[Questions on scenes in images]
------------------------------------

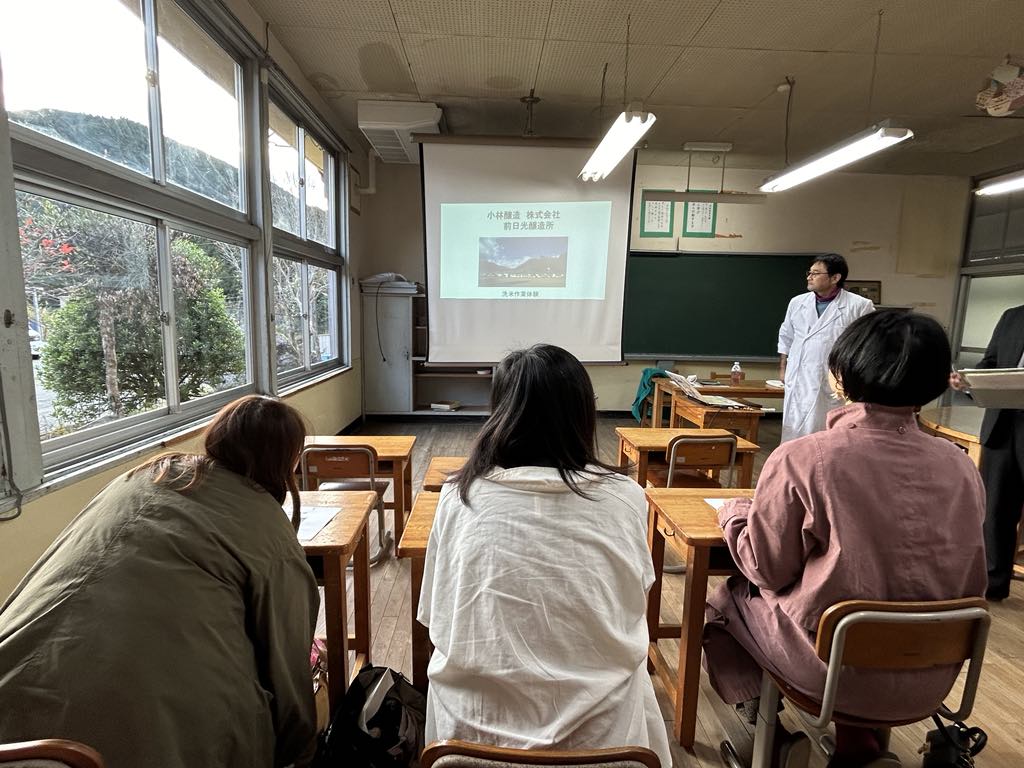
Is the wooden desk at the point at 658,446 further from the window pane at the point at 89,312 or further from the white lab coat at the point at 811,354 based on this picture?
the window pane at the point at 89,312

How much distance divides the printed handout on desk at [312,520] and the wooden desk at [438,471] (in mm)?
357


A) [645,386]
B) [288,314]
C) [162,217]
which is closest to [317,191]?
[288,314]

------------------------------------

__Job__
Please write out every line of the records above word for word, omitting the pictures.

__Exercise answer__
Is the wooden desk at the point at 658,446 further from the window pane at the point at 89,312 or further from the white lab coat at the point at 811,354 based on this picture?
the window pane at the point at 89,312

How much distance divides the printed handout on desk at [312,520] and the wooden desk at [438,471] (in mm)?
357


A) [645,386]
B) [288,314]
C) [162,217]
which is closest to [317,191]?
[288,314]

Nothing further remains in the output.